Getting it right from the start
While Open Finance is not yet capable of serving everyone, it’s vital that the data it does handle is applied ethically to minimise the risk of further disadvantaging those already underserved. If not managed correctly, the existing reliance on traditional financial datasets can further exacerbate exclusion.
The immediate priority should therefore be ensuring responsible use of available data. This includes adopting ethical governance frameworks to help ensure consumer wellbeing is placed well ahead of short-term profit. These frameworks can also enshrine privacy-preserving techniques, such as anonymisation and synthetic data modelling, so that institutions can test more inclusive models without exposing individuals to risk.
Looking further ahead, Smart Data represents the next stage of inclusivity within Open Finance.
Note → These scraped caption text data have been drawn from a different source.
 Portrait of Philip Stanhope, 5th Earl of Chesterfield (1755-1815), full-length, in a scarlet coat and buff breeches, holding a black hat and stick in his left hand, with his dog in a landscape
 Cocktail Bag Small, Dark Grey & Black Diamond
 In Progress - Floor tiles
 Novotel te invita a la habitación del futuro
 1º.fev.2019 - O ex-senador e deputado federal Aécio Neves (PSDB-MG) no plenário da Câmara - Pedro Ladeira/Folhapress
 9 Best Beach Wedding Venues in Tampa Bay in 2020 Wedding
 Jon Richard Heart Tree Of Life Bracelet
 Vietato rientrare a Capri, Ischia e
Smart Data can incorporate non-traditional signals like rent, council tax or utility payments that could give financial service providers a more accurate picture of financial health. While this is not yet part of today’s Open Finance ecosystem, understanding and preparing for it will ensure that, when the time comes, Smart Data can be deployed responsibly and ultimately provide a more level playing field and greater financial inclusion for underserved customers.
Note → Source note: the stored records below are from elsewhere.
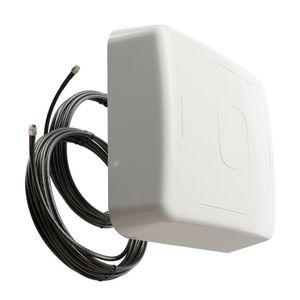 XORO HAN 2344 Hochleistungs-LTE-Außenantenne mit zwei SMA-m Steckern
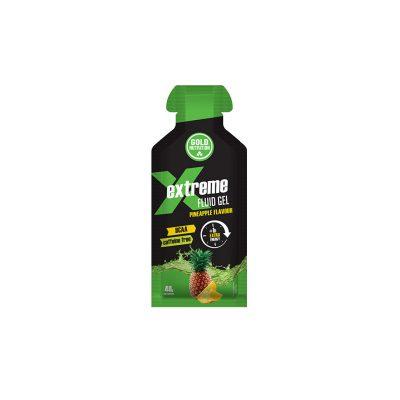 Extreme Fluid Energy Gel with BCAA - Pineapple Flavor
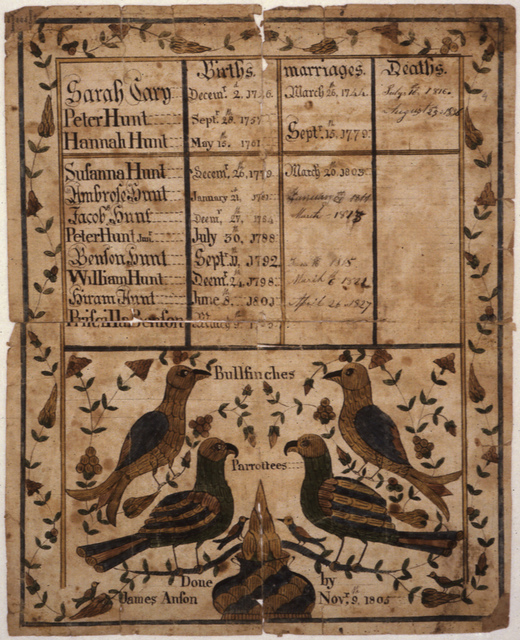 Fraktur of the Family of Peter Hunt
The power of inclusive finance
From a practical standpoint, a more inclusive financial ecosystem powered by Open Finance unlocks new levels of opportunity, support, and access. It will enable individuals, regardless of their engagement with traditional products, to receive relevant guidance on debt management, savings, and mortgage planning, based on the holistic assessment of their financial health. This can drastically improve day-to-day financial decision-making and long-term resilience.
Crucially, when inclusivity is embedded from the outset, financial institutions gain a far deeper insight into underserved sections of their customer base. Access to non-traditional data, such as rental payments, is critical as it offers a more holistic view of financial behaviour, allowing for fairer credit assessments, tailored product design, and more responsive support.
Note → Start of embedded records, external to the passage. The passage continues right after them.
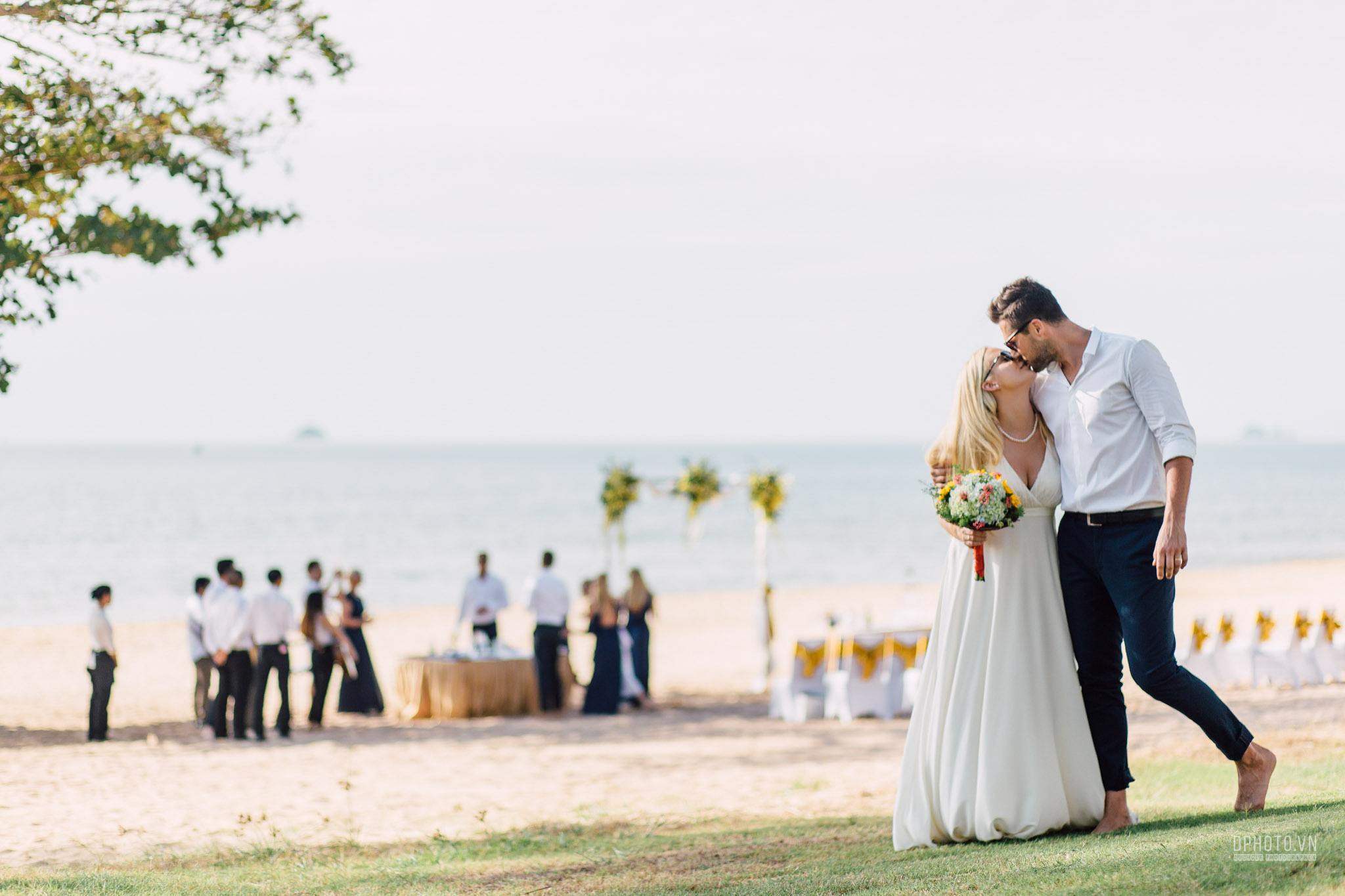 destination_wedding_phu_quoc_viet_nam_photographer_36
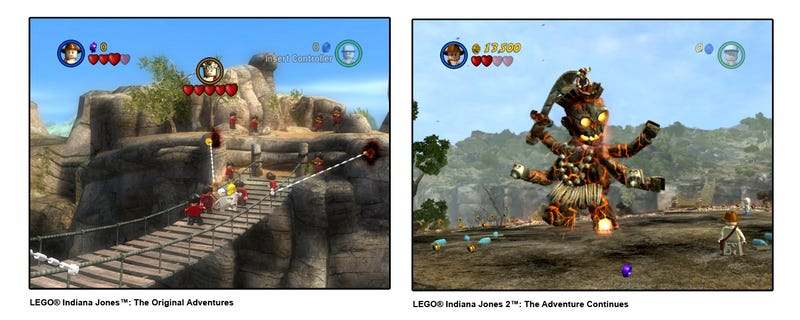 Here s Why LEGO Indiana Jones 2 Needs Your Attention 323093f2201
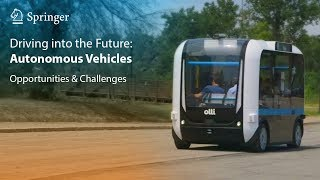 Driving into the Future: Autonomous Vehicles - Opportunities & Challenges
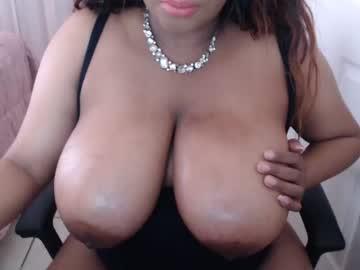 [23-09-21] bustyjolie private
Looking ahead, initiatives like PSD3 can make cross-border portability increasingly viable. With the right infrastructure, individuals could carry financial health indicators across borders, improving access to fair financial services globally and supporting financial mobility.
Closing the gap for good
Open Finance has the potential to be a powerful accelerator for financial inclusion especially for groups traditionally left behind. But to realise this promise, inclusion must be viewed as a responsibility, not a feature. Ethical design and intentional data use are key to ensuring that innovation doesn’t inadvertently widen existing gaps.
At its core, financial inclusion is more than just access. It’s about empowerment. When consumers receive tailored support and access to tools that improve their financial health, the result is a more resilient and equitable society. That’s a win-win as individuals gain confidence and control over their finances, while financial institutions build trust, loyalty, and long-term value.